Sprung in die Selbständigkeit
Das Interesse für Architektur und Design prägt Niels Blaesis Arbeiten und das hat einen konkreten Hintergrund: Bevor er an der Hochschule Luzern Design & Kunst 2017 in «Illustration Fiction» abschloss, hatte er sich zum Hochbauzeichner ausgebildet und bis vor ein paar Monaten Teilzeit auf seinem Erstberuf gearbeitet. Den Sprung in die vollständige Selbständigkeit wagte er Anfang Jahr. «Meine Auftragslage für Illustrationen war gut und deswegen entschloss ich mich, alles auf eine Karte zu setzen.» Zwar habe auch ihm die Corona-Pandemie einen Strich durch die Rechnung gemacht, denn die ersten Monate des Jahres habe er sich eigentlich für die Akquise vorgenommen. «Ein schlechter Zeitpunkt, um neue Aufträge an Land zu holen», sagt Niels Blaesi und lacht trotzdem. «Ich arbeitete zuerst an eigenen Projekten und plötzlich drehte der Wind wieder. Jetzt bin ich recht gut ausgelastet.»

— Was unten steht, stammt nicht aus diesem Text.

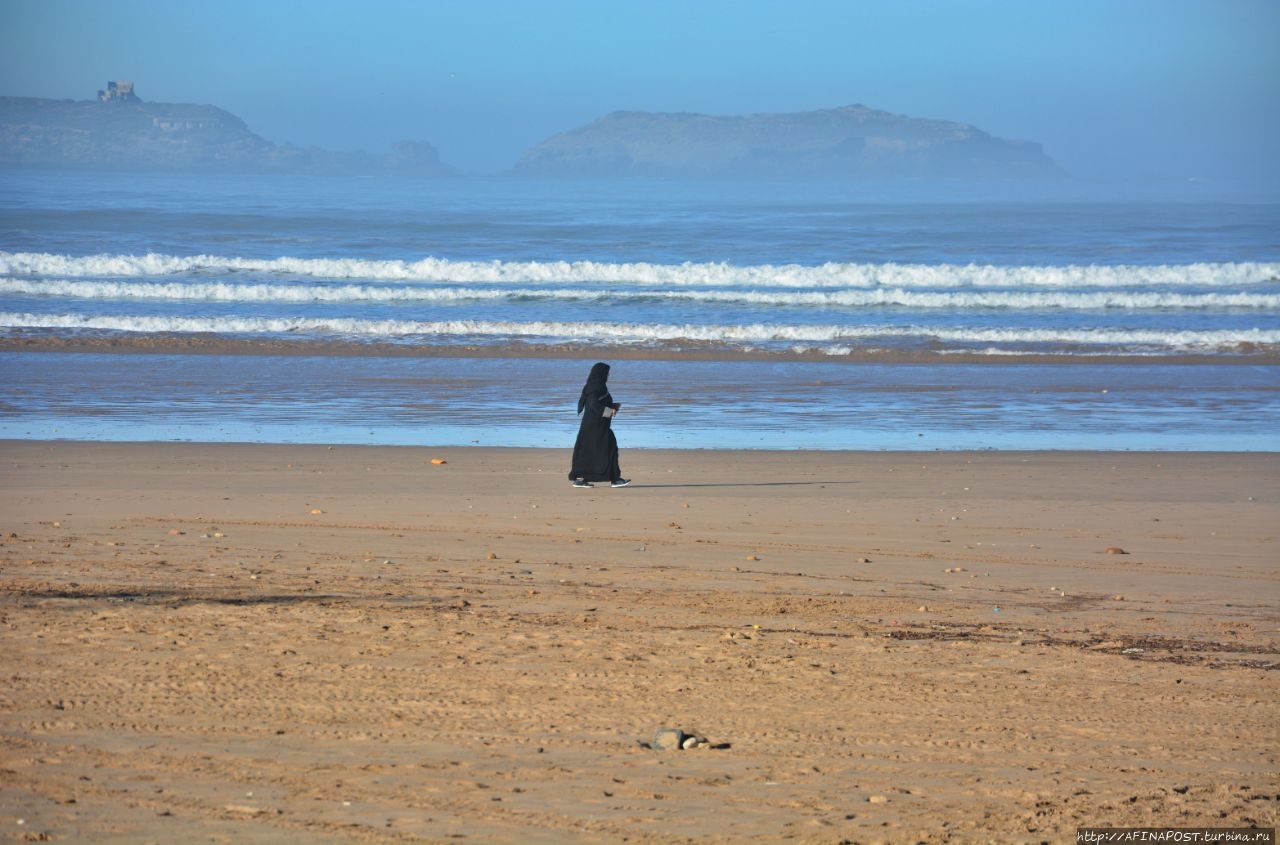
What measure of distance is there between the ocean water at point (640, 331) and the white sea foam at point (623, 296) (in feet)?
0.37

Ihm sei bewusst, dass er als Selbständigerwerbender sowieso mit schwankender Auftragslage klarkommen müsse. «Aber ich bin zuversichtlich, dass ich mit der Zeit Erfahrungswerte sammeln und damit umgehen kann», meint er. Zu Niels Blaesis Auftragsarbeiten gehören Illustrationen für Magazine, Kultur- und Kunsthäuser, für Firmen und die Werbebranche.

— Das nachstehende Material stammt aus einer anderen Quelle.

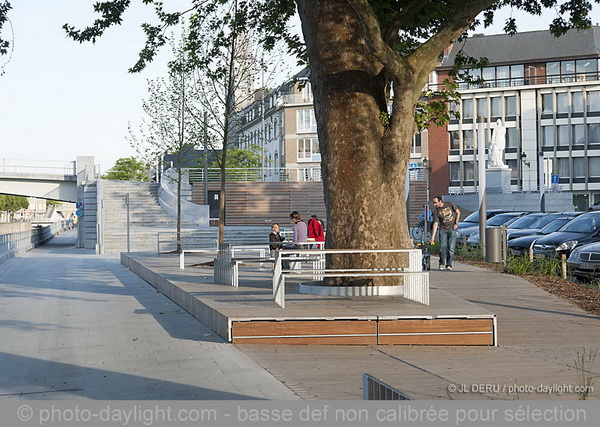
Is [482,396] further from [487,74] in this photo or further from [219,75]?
[487,74]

Tüfteln am Form- und Farbkonzept
Seine Inspirationen holt sich Niels Blaesi beim Beo­bachten von Alltagszenen, dem Stöbern in Modezeitschriften und in Architektur- und Designbüchern oder bei Kultserien wie «Der Prinz von Bel Air». Seine Eindrücke memoriert er auf Notizzetteln mit Bleistift oder auch mal als Foto. «Die meisten Projekte entstehen jedoch nicht mit einem spontanen Einfall, sondern bei intensiver Denk- und Zeichenarbeit im Studio», sagt Niels Blaesi. Wenn dann ein erster Faden gefunden sei, gäre es weiter. «Bei diesem Prozess braut sich Vieles im Kopf zusammen und springt mich plötzlich an – nicht selten dann, wenn ich am Einschlafen bin», sagt Blaesi und lacht. Er stehe dann auf und mache eine kleine Skizze dazu, damit ihm die Ideen nicht entwischen. Am Intensivsten sei die Entwicklung, Bearbeitung und der Feinschliff der Illustrationen am Computer: «Insbesondere am Farbkonzept tüftle ich oft enorm lange herum, damit die Kombination stimmt und die Farben harmonisieren. Gerade bei Serien ist mir das besonders wichtig.»
Aufgewachsen ist Niels Blaesi in der abl-Siedlung Claridenstrasse in Luzern. «Ein Quartier, das mich natürlich durch meine Kindheit geprägt hat: Noch heute kenne ich hier jede Ecke», sagt er. Eigentlich wäre er später gerne in unbekannte Sphären eingetaucht und hätte sein Studium in einer anderen Stadt absolvieren wollen. «Doch die Richtung <Illustration Fiction> gibt es nur in Luzern, also bin ich geblieben.» Bereut hat er diese Entscheidung nicht, Luzern empfindet er als gutes Umfeld, und das Atelier teilt er mit anderen Leuten aus dem Kreativumfeld. «Das gibt einen guten Austausch und doch kann ich wieder selbständig in meine eigene Sachen eintauchen», sagt Niels Blaesi. Apropos Austausch und andere Sphären: Im Frühling 2021 geht es nach New York, dort hat Niels Blaesi für einen Monat einen Stipendienplatz in einem Atelier bekommen. «Darauf freue ich mich. Das ist ein weiterer Vorteil an meiner Arbeit als freiberuflicher Illustrator: Ich bin nicht an einen bestimmten Ort gebunden.»